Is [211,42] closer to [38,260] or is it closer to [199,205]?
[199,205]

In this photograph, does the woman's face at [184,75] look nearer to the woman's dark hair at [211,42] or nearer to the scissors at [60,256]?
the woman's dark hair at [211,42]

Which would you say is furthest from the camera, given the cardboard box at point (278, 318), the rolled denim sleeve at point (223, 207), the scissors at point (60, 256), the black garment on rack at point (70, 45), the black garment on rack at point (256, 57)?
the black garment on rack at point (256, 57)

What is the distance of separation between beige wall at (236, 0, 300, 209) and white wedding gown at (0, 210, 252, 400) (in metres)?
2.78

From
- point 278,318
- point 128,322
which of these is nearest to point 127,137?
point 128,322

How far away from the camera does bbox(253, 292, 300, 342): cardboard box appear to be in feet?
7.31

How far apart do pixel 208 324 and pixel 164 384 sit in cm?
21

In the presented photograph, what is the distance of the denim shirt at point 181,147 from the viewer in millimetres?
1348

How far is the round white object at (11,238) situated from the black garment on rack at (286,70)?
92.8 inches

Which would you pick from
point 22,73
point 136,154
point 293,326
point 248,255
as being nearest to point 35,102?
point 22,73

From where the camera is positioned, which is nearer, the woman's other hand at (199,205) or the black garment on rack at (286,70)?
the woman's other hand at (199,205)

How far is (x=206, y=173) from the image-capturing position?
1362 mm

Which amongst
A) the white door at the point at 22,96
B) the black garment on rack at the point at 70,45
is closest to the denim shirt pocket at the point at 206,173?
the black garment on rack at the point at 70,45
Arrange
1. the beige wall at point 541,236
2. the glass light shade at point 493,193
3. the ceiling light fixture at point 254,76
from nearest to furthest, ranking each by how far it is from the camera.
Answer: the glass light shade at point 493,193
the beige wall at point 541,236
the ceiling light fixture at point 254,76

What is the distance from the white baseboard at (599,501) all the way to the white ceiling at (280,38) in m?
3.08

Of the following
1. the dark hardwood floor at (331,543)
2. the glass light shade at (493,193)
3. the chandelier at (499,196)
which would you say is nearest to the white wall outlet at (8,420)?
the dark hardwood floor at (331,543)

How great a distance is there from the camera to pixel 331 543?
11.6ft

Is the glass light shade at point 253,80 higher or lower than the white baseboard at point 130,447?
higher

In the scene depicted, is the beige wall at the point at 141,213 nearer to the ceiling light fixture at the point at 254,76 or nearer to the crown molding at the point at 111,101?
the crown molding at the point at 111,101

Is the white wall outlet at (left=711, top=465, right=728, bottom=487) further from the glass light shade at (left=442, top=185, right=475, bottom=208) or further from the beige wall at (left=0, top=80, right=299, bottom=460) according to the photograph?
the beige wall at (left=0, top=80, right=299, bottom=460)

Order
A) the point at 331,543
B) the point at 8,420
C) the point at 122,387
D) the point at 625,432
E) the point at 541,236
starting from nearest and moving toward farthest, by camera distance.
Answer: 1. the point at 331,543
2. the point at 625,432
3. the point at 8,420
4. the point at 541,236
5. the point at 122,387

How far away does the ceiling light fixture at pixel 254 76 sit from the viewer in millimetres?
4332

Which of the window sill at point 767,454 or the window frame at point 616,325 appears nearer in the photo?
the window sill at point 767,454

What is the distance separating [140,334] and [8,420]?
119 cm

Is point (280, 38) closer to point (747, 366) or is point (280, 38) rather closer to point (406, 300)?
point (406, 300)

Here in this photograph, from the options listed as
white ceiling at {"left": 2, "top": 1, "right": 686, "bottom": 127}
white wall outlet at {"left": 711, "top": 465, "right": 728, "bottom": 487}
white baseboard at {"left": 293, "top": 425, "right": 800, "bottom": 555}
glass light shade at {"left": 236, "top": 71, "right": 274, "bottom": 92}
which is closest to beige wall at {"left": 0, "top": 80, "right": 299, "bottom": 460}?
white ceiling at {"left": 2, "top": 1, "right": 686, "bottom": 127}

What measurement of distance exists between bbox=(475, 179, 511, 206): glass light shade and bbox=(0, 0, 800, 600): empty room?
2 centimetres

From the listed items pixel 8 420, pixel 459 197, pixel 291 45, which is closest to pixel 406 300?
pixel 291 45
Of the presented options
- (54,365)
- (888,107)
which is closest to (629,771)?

TASK DIRECTIONS –
In the records above, locate the line that contains "Is the white". Repeat it and every line after it, exactly, and nothing else.

ANSWER FOR THIS EXERCISE –
Is the white wall outlet at (left=711, top=465, right=728, bottom=487) further from the glass light shade at (left=442, top=185, right=475, bottom=208) or further from the beige wall at (left=0, top=80, right=299, bottom=460) according to the photograph?
the beige wall at (left=0, top=80, right=299, bottom=460)

Order
A) the point at 331,543
B) the point at 8,420
C) the point at 122,387
D) the point at 625,432
E) the point at 541,236
starting from nearest and moving toward farthest, by camera distance.
Answer: 1. the point at 331,543
2. the point at 625,432
3. the point at 8,420
4. the point at 541,236
5. the point at 122,387

How far away does the ceiling light fixture at pixel 254 76 sit from the viewer in millimetres?
4332

Which of the window sill at point 767,454 or the window frame at point 616,325 appears nearer in the photo?
the window sill at point 767,454

What is the distance separating [140,334] and [8,420]?
119 cm

Is point (280, 38) closer to point (747, 366) or is point (280, 38) rather closer to point (406, 300)?
point (406, 300)

Here in this photograph, from the options listed as
white ceiling at {"left": 2, "top": 1, "right": 686, "bottom": 127}
white wall outlet at {"left": 711, "top": 465, "right": 728, "bottom": 487}
white baseboard at {"left": 293, "top": 425, "right": 800, "bottom": 555}
glass light shade at {"left": 236, "top": 71, "right": 274, "bottom": 92}
which is closest to beige wall at {"left": 0, "top": 80, "right": 299, "bottom": 460}?
white ceiling at {"left": 2, "top": 1, "right": 686, "bottom": 127}

What measurement of distance exists between bbox=(475, 179, 511, 206): glass light shade and bbox=(0, 0, 800, 600): empty room?
2 centimetres

From the listed items pixel 8 420, pixel 459 197, pixel 291 45, which is closest to pixel 406 300?
pixel 291 45
Of the presented options
- (54,365)
- (888,107)
which is closest to (629,771)?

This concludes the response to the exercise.